[Start of section]
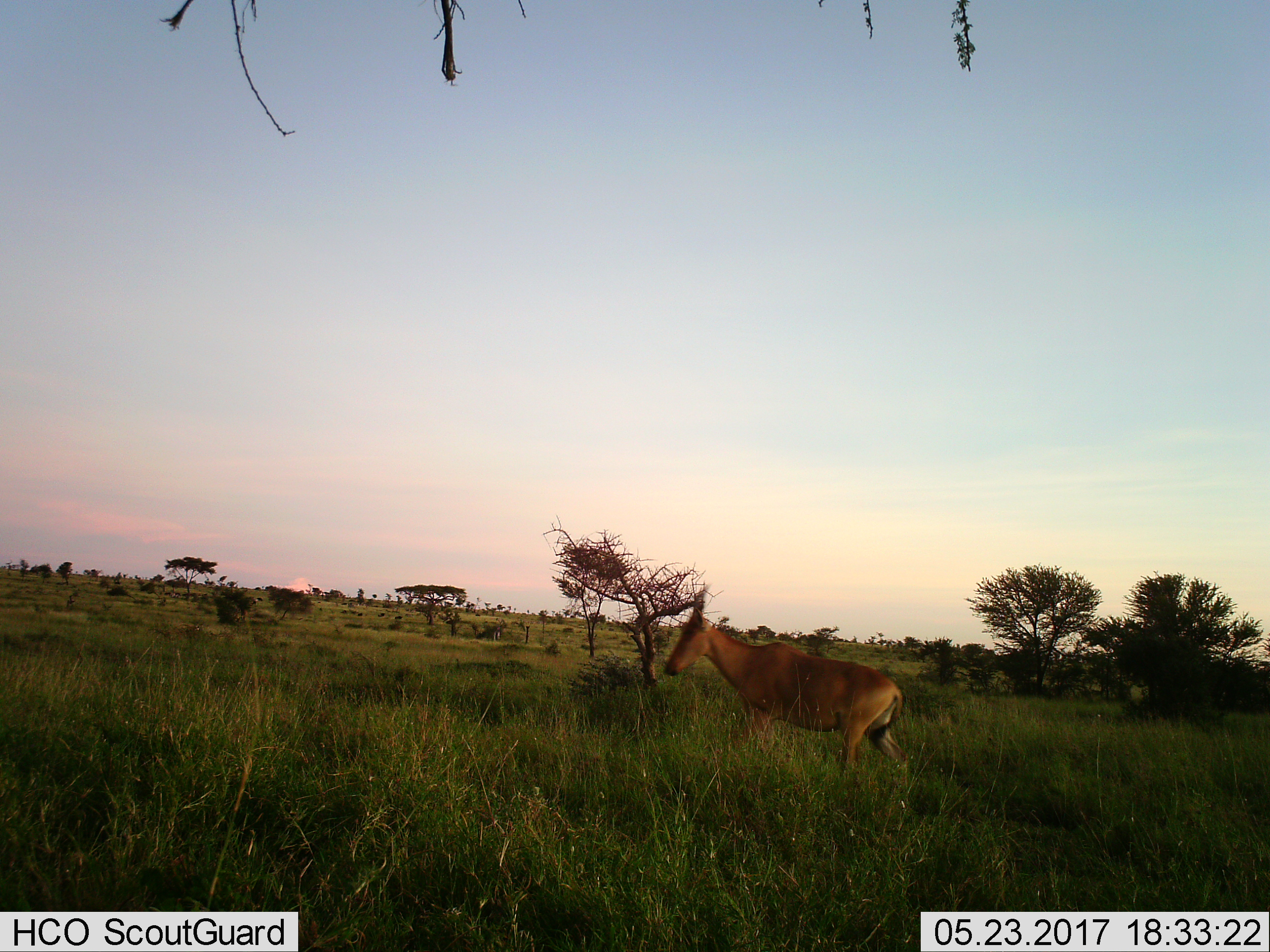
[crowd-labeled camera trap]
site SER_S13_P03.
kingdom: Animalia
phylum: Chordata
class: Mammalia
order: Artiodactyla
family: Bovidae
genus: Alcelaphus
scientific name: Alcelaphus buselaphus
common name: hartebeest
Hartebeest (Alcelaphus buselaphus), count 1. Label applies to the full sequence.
[End of section]
[Start of section]
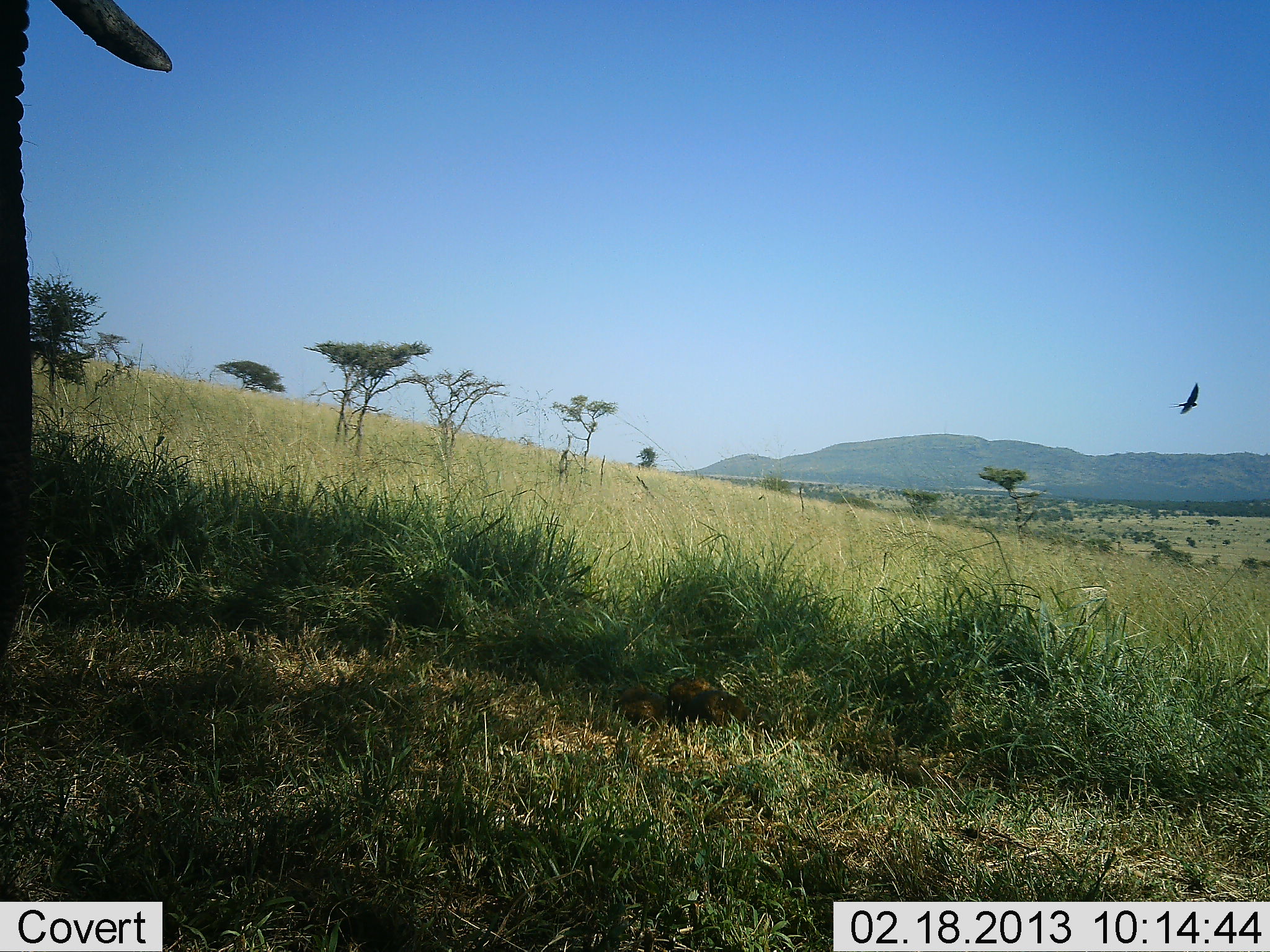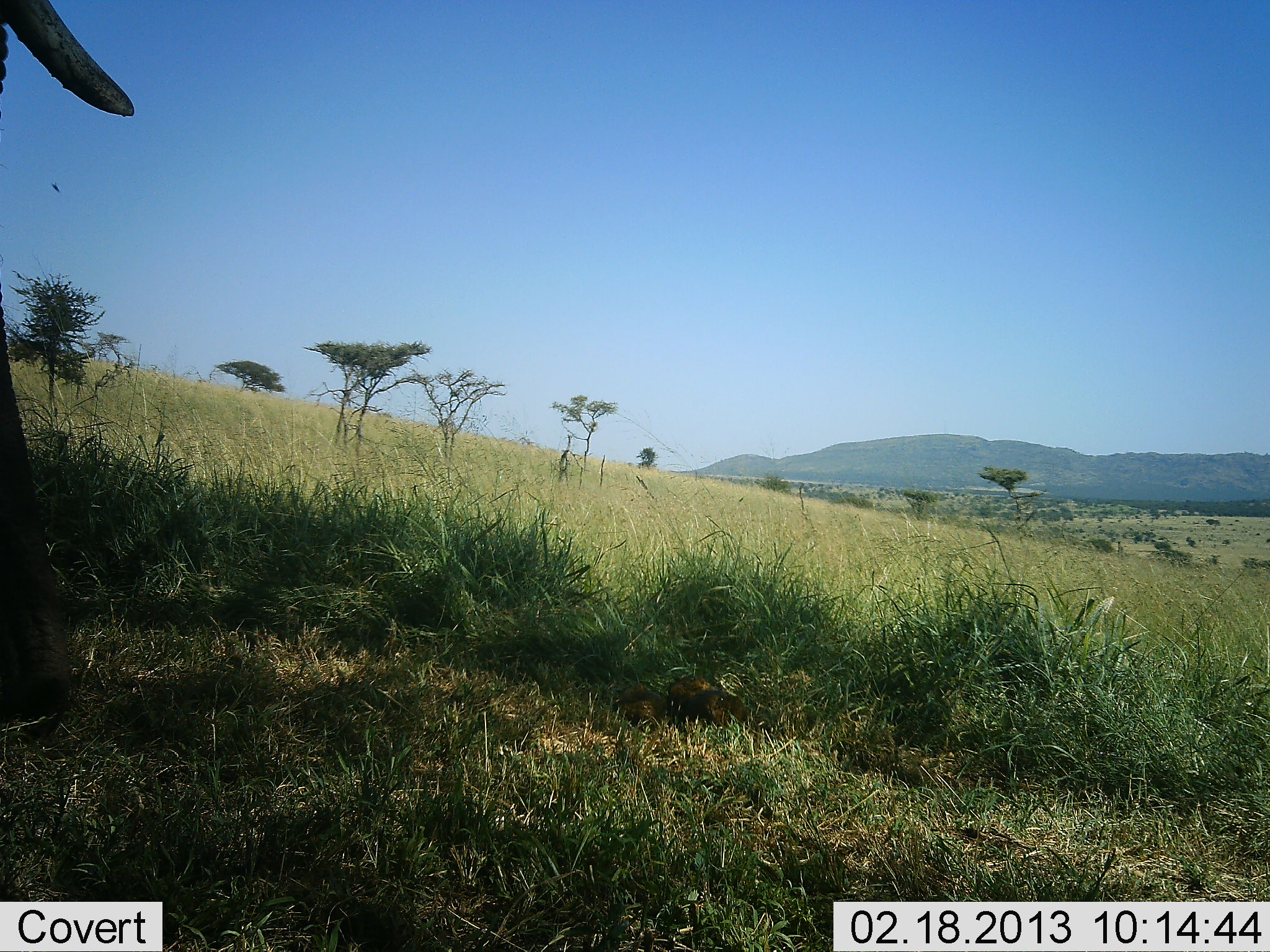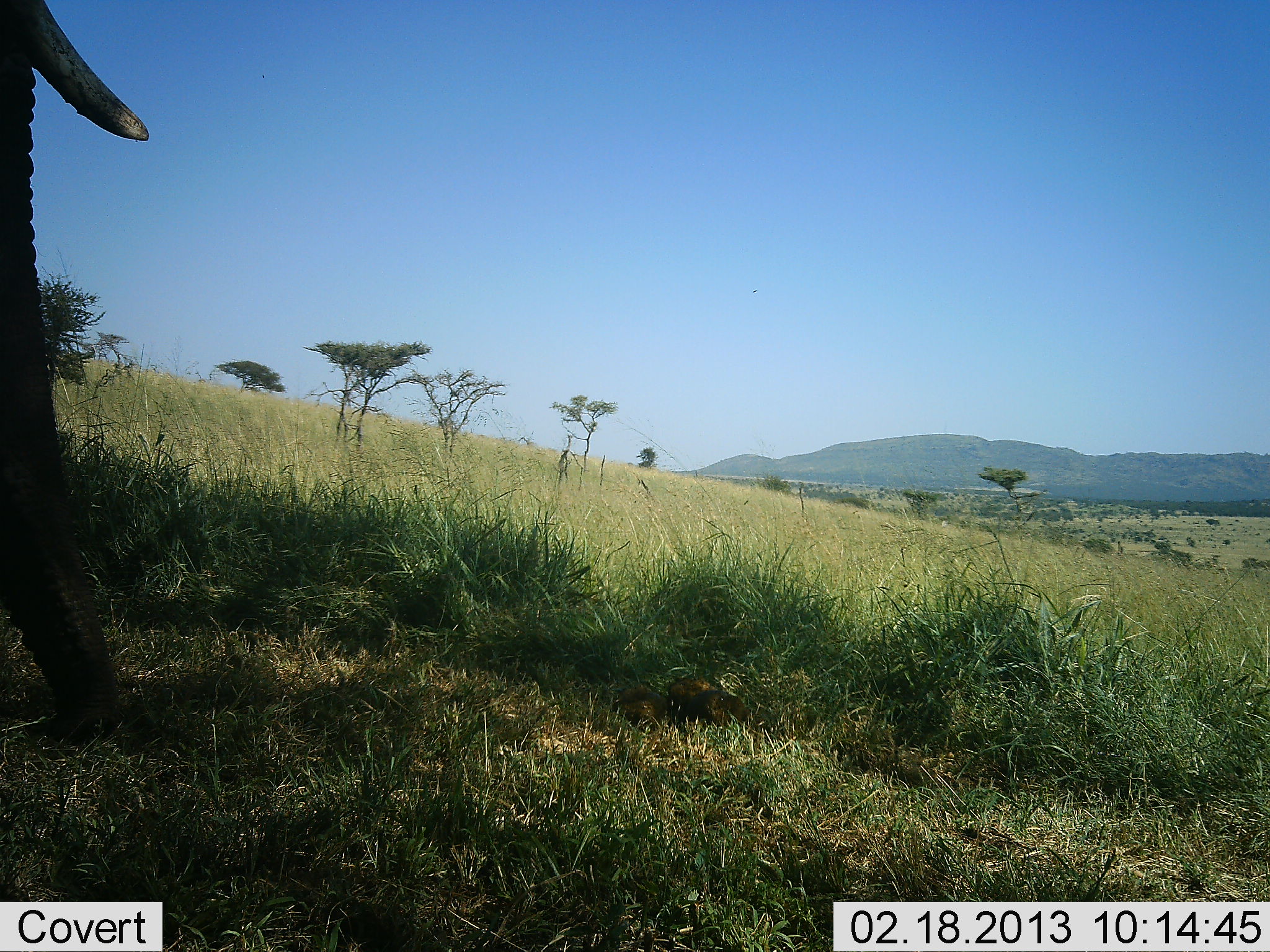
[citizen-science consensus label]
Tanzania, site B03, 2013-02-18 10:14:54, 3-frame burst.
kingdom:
[End of section]
## PROBLEM TO SOLVE
Your answer should consist only of the count of lines in the data that contain "site".

## REPLY
2